▶ To-do list:
(a) In the text below about compost dumped near Cultus Lake, translate this sentence into Spanish: "As of March, almost two years after the trucks began rolling in, 14,400 tonnes of material remain on the field, according to an Environment Ministry report."
(b) Name every person the text below about compost dumped near Cultus Lake mentions by name.
(c) Reproduce the passage of the text below about compost dumped near Cultus Lake that lies between "As of March, almost" and "in October 2022.", inclusive.

▶ Document section:

▽

Darcy Henderson in Cultus Lake
Darcy Henderson said she’s grateful to the ALC for putting a stop to dumping on a field in the Columbia Valley, but the delays were frustrating. Photo by Francis Georgian /PNG
Plastic bags among compost dumped on a farmer's field near Cultus Lake.
In file photos taken last winter, Henderson shows some of the plastic that blew off the piles of material at the site. Photo by Francis Georgian /PNG

As of March, almost two years after the trucks began rolling in, 14,400 tonnes of material remain on the field, according to an Environment Ministry report. The material is supposed to be removed by May 31, the second removal deadline set since the ALC issued a stop-work order against Fraser Valley Renewables, a waste management company, and the owner of the field, Bruce Vander Wyk, in October 2022.

△

▶ Supplied information:

▽

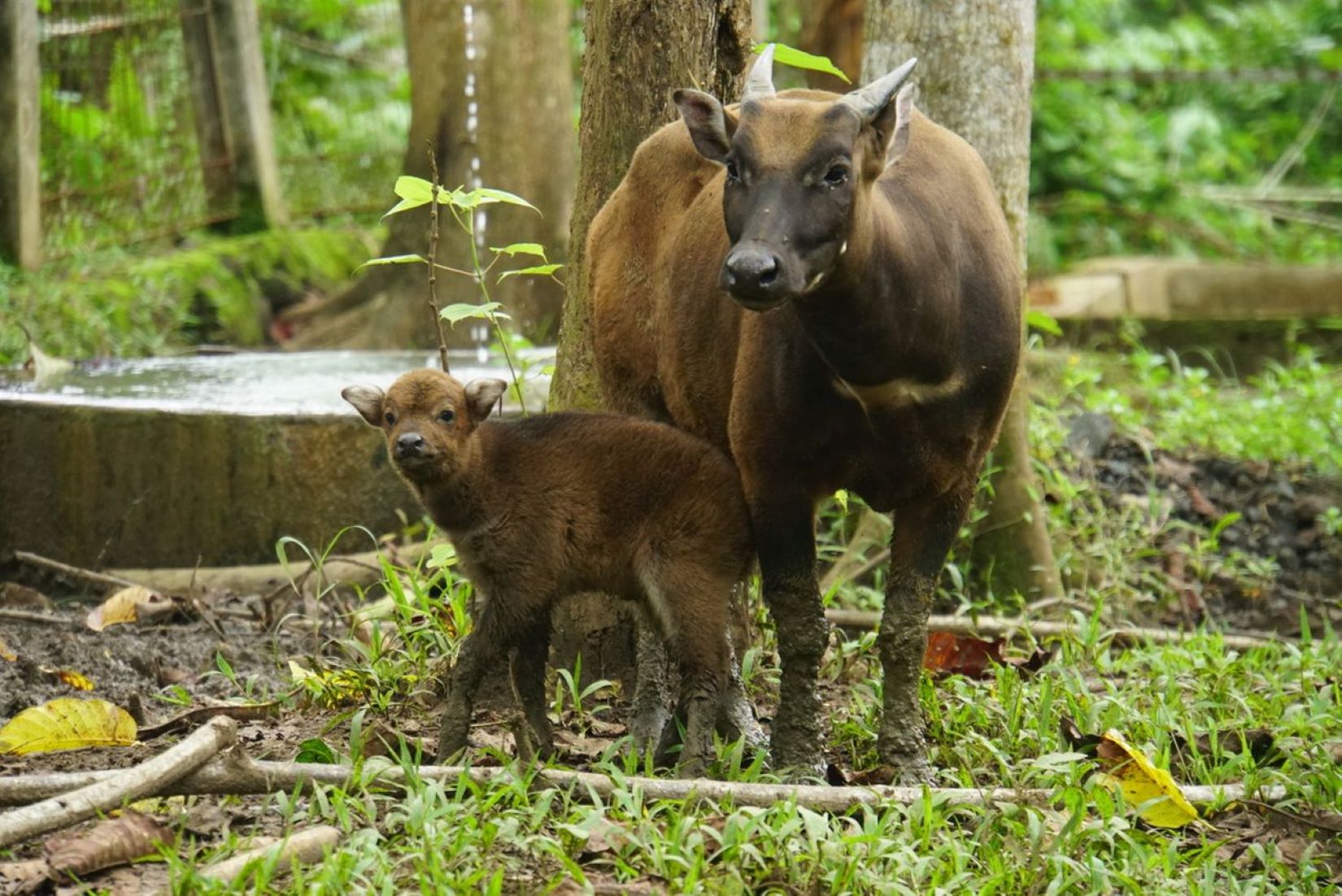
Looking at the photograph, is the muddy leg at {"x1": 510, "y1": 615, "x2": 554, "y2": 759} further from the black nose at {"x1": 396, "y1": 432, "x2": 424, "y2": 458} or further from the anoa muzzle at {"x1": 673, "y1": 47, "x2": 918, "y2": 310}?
the anoa muzzle at {"x1": 673, "y1": 47, "x2": 918, "y2": 310}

△

▶ Solutions per task:
(a) En marzo, casi dos años después de que los camiones empezaran a llegar, quedan 14.400 toneladas de material en el terreno, según un informe del Ministerio de Medio Ambiente.

(b) Darcy Henderson, Francis Georgian, Bruce Vander Wyk

(c)
As of March, almost two years after the trucks began rolling in, 14,400 tonnes of material remain on the field, according to an Environment Ministry report. The material is supposed to be removed by May 31, the second removal deadline set since the ALC issued a stop-work order against Fraser Valley Renewables, a waste management company, and the owner of the field, Bruce Vander Wyk, in October 2022.